■ **Work required**:
Please reproduce the listing below word for word, leaving the pictures out of your answer.
::: Data provided
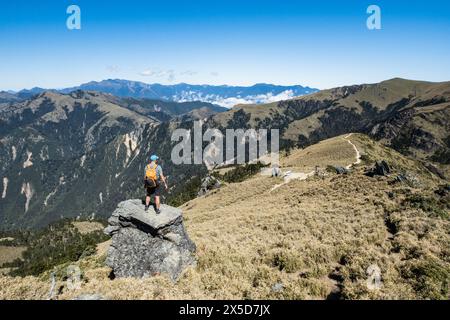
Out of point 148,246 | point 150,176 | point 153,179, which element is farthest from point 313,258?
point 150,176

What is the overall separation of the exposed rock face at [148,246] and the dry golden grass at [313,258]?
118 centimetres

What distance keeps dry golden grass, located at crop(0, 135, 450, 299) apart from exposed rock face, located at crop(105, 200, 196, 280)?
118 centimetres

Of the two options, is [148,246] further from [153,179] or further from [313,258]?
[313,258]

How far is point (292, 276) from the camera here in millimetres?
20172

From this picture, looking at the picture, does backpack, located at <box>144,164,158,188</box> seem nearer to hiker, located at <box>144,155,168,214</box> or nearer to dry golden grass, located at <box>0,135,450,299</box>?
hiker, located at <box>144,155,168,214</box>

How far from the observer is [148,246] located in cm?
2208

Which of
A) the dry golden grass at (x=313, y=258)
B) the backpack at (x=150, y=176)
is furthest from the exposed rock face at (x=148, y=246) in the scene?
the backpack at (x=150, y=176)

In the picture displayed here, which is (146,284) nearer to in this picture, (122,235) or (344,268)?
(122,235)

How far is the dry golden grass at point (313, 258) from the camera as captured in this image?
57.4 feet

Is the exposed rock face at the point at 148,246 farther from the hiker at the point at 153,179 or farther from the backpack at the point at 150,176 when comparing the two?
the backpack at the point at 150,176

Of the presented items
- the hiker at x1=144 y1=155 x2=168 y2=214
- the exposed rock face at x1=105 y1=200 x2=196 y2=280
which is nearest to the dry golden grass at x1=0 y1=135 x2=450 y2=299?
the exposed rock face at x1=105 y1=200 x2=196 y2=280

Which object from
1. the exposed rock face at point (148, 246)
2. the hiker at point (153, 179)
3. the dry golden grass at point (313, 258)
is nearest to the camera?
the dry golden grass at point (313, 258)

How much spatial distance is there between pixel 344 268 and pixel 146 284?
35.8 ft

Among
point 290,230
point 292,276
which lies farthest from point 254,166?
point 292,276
::::::
■ **Solution to the problem**:
Out of point 148,246 | point 150,176 | point 153,179, which element is farthest from point 313,258?
point 150,176

What is the overall separation of the exposed rock face at [148,246] and the dry golden grass at [313,258]?
118 centimetres

What distance keeps dry golden grass, located at crop(0, 135, 450, 299) apart from exposed rock face, located at crop(105, 200, 196, 280)?
118 centimetres

Of the two options, is [148,246] further from [153,179] or further from [313,258]?
[313,258]

How far is point (292, 276) from the camera here in millimetres?
20172

From this picture, looking at the picture, does backpack, located at <box>144,164,158,188</box> seem nearer to hiker, located at <box>144,155,168,214</box> or nearer to dry golden grass, located at <box>0,135,450,299</box>?
hiker, located at <box>144,155,168,214</box>

How far from the observer is [148,246] located in cm?
2208

Which of
A) the dry golden grass at (x=313, y=258)
B) the backpack at (x=150, y=176)
is furthest from the exposed rock face at (x=148, y=246) in the scene?
the backpack at (x=150, y=176)

In the picture displayed here, which is (146,284) nearer to in this picture, (122,235) or (344,268)?
(122,235)

How far is the dry golden grass at point (313, 258) from the camera as captured in this image?
57.4 feet

Is the exposed rock face at the point at 148,246 farther from the hiker at the point at 153,179 or farther from the backpack at the point at 150,176 when comparing the two?
the backpack at the point at 150,176

Of the presented items
- the hiker at x1=144 y1=155 x2=168 y2=214
- the exposed rock face at x1=105 y1=200 x2=196 y2=280
which is nearest to the dry golden grass at x1=0 y1=135 x2=450 y2=299?
the exposed rock face at x1=105 y1=200 x2=196 y2=280

Which object from
1. the exposed rock face at point (148, 246)
2. the hiker at point (153, 179)
3. the dry golden grass at point (313, 258)
is nearest to the camera?
the dry golden grass at point (313, 258)

How much spatial distance is there between pixel 344 268 and pixel 146 284?
35.8 ft

Among
point 290,230
point 292,276
which lies farthest from point 254,166?
point 292,276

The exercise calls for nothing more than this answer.